## DEINE AUFGABEN
1. Beantworte diese Fragen zum Text über die Landwirtschaft:
(a) In welcher Stadt sitzt das Unternehmen „Rheingold-Salon“?
(b) Wo hat Lönneker die Ausgangslage erklärt?
(c) Was werfen die Verbraucher den Bauern vor?
2. Führe den Text über die Landwirtschaft nach seinem letzten Satz weiter.

## TEXTAUSZUG
◆ ◆ ◆

Jens Lönneker, Psychologe und Geschäftsführer des Unternehmens "Rheingold-Salon" in Köln, kommt in einer soeben abgeschlossenen Studie zu dem Ergebnis, dass die Corona-Krise für die Landwirtschaft eine Chance darstellt. Dabei werden Wahrheit und bisherige Wahrnehmung zwar nicht auf den Kopf gestellt, aber es kommt doch Bewegung auf.
Die Ausgangslage stellt sich nach Lönneker so dar, wie er bei der WLV-Vorstandssitzung vor wenigen Tagen erklärte: Die Landwirtschaft hat sich im Laufe der Zeit immer weiter von der Allgemeinheit entfernt und ist in deren Alltagswirklichkeit kaum präsent. Es fehlen Kontaktpunkte, und so leben beide Seiten wie Parallelwelten nebeneinander her. Die Bilder von der jeweils anderen Seite entsprechen nur selten der Realität.
Bauern und Verbraucher im Teufelskreis
Höchst problematisch ist dabei, dass sich Landwirte und Bevölkerung gegenseitig beschuldigen, überholte Bilder von der Landwirtschaft zu haben.
- Bauern werfen den Verbrauchern Naivität vor, weil sie angeblich dem Ideal einer Bullerbü-Idylle nachhängen.
- Verbraucher wiederum klagen die Bauern der Ausbeutung und Zerstörung der Natur an.

◆ ◆ ◆

## ZEILENAUSZÜGE
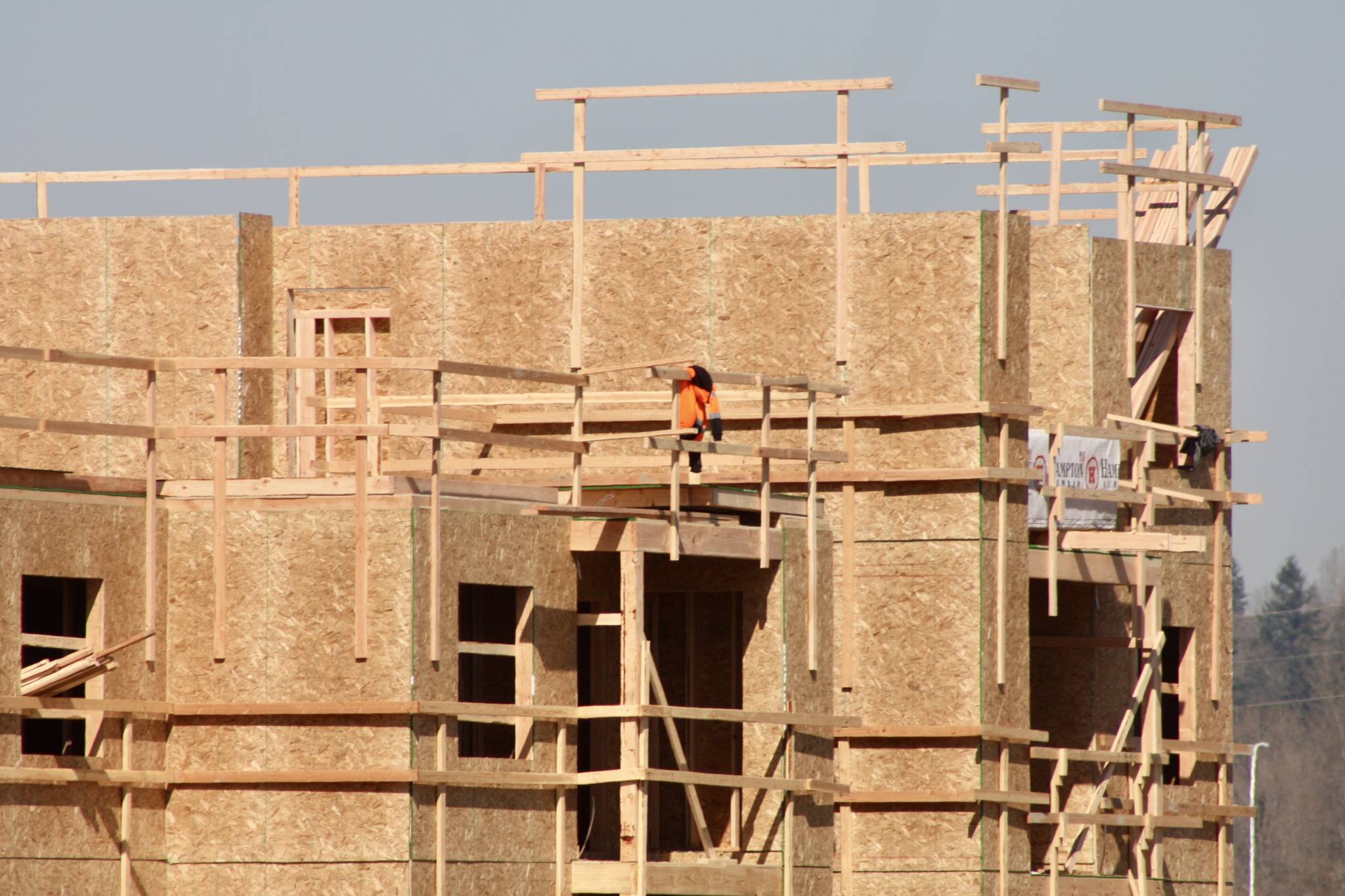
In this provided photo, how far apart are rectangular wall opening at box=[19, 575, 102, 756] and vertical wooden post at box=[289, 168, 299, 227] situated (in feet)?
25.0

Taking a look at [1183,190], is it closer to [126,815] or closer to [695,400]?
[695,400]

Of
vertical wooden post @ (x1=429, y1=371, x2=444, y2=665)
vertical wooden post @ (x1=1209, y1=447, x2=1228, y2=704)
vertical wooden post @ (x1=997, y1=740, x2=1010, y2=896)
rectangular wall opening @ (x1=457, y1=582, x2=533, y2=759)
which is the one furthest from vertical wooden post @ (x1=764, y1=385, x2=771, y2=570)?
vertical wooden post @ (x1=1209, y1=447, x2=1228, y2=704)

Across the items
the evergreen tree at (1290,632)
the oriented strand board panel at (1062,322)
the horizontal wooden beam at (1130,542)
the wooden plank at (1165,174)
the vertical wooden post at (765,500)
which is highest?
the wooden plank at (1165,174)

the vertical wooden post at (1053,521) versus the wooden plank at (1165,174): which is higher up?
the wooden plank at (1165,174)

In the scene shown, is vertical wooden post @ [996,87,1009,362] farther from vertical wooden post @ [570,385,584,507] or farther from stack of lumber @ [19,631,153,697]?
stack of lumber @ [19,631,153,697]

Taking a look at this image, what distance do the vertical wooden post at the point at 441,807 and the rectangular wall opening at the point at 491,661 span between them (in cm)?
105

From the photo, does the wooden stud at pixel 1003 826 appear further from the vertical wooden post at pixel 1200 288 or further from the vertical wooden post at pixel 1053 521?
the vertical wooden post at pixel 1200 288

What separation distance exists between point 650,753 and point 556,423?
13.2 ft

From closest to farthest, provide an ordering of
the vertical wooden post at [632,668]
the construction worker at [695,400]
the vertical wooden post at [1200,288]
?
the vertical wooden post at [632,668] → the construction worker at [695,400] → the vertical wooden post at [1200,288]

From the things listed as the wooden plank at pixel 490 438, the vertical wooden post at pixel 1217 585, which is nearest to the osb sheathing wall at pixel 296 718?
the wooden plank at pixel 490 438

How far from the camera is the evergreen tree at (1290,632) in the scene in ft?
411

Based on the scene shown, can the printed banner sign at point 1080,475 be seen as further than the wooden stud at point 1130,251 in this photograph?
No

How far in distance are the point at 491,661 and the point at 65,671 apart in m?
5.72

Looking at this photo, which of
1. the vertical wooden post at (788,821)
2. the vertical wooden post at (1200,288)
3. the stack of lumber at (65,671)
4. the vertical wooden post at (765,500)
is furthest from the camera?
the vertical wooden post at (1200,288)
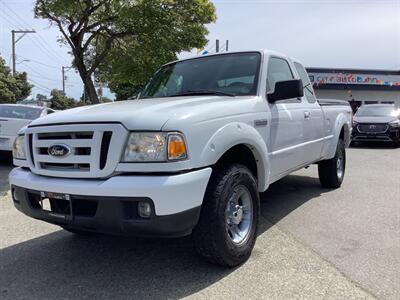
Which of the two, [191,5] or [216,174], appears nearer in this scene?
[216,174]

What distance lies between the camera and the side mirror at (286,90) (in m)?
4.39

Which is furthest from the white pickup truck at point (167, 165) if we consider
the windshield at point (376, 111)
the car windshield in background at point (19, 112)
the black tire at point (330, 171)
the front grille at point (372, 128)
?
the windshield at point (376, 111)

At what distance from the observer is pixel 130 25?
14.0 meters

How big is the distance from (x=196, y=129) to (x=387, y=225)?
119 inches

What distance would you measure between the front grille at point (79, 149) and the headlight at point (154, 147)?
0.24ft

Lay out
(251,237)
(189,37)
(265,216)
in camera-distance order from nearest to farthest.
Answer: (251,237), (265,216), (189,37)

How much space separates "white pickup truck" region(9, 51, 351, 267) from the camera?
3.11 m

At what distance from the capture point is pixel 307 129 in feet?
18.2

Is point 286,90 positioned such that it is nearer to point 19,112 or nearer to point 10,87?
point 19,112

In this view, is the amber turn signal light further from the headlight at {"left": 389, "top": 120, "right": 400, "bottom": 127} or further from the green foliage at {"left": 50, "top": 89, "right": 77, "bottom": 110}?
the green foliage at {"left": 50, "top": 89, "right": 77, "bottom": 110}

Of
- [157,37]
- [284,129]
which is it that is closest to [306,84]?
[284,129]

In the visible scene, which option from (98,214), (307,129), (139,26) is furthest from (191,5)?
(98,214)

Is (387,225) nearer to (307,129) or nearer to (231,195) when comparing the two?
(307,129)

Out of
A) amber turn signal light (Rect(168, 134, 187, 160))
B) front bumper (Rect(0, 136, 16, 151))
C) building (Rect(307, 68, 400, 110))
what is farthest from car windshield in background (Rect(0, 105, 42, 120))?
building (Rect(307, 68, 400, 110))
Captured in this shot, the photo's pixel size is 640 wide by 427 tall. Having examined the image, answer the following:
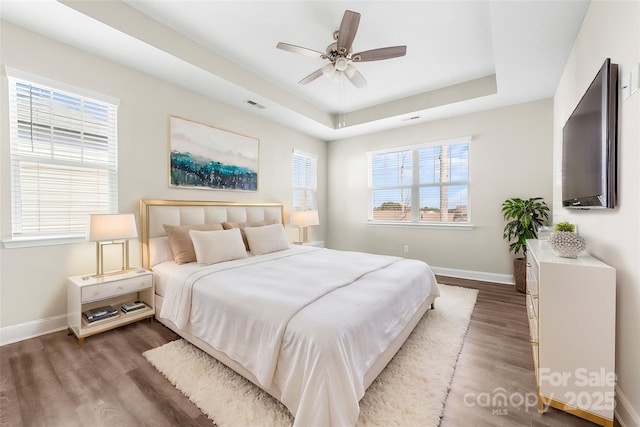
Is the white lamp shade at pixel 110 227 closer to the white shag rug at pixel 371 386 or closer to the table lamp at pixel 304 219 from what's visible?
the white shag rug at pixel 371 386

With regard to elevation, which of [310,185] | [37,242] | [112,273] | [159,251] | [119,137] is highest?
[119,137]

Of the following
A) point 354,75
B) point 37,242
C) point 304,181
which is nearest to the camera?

◆ ◆ ◆

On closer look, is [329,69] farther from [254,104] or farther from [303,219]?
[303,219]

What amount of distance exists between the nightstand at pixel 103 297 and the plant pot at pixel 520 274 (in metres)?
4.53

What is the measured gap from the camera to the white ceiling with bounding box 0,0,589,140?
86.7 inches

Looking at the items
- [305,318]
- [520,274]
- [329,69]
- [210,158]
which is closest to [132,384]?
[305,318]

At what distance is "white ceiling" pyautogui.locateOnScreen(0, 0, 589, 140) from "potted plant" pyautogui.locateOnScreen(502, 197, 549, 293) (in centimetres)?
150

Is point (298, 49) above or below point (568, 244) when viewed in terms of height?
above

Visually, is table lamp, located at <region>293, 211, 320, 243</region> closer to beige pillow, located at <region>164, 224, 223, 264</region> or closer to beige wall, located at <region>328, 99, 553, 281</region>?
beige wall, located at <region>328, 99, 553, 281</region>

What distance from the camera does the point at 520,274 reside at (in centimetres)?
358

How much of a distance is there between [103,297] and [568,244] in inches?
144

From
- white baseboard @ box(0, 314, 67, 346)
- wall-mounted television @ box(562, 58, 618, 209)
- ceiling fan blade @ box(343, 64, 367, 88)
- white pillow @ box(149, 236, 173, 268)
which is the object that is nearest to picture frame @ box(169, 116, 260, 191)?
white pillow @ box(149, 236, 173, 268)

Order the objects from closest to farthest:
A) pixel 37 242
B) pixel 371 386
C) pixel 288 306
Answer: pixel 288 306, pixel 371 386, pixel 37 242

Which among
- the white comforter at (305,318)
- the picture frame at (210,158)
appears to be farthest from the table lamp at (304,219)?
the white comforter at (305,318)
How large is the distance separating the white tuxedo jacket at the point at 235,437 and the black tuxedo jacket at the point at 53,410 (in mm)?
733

◆ ◆ ◆

## ERWARTETE ANTWORTEN
1.
(a) In Köln.
(b) Bei der WLV-Vorstandssitzung vor wenigen Tagen.
(c) Ausbeutung und Zerstörung der Natur.

2.
Weil die Konsumenten erwarten, dass die Landwirtschaft sich verändert, ohne dass es Nachteile für die Verbraucher gibt, die Bauern aber sich von den Verbrauchern zur „Ausbeutung“ getrieben sehen, schieben sie sich gegenseitig den Schwarzen Peter zu. Letztlich glauben beide Seiten, im Recht zu sein, die richtige Sichtweise zu haben. In der Verantwortung stehen stets die anderen.
Auch mit der Vermittlung von wissenschaftlichen Erkenntnissen und Fakten lässt sich der Teufelskreis nicht durchbrechen. Schon häufig sind Verbraucher danach gefragt worden, ob und wie viel sie bereit wären, mehr für Lebensmittel auszugeben, wenn im Gegenzug die Produktion nachhaltiger und umweltfreundlicher würde. Die Rheingold-Studie belegt:
- 15 % der Verbraucher sagen schlichtweg „nein“,
- weitere 29 % der Befragten würden höchstens 5 % mehr ausgeben als bisher,
- noch einmal 32 % wäre bereit, 10 % höhere Preise zu bezahlen.
Also drei Viertel der Konsumenten mit höchstens (!) 10 % Zuzahlungsbereitschaft. Das ist ernüchternd.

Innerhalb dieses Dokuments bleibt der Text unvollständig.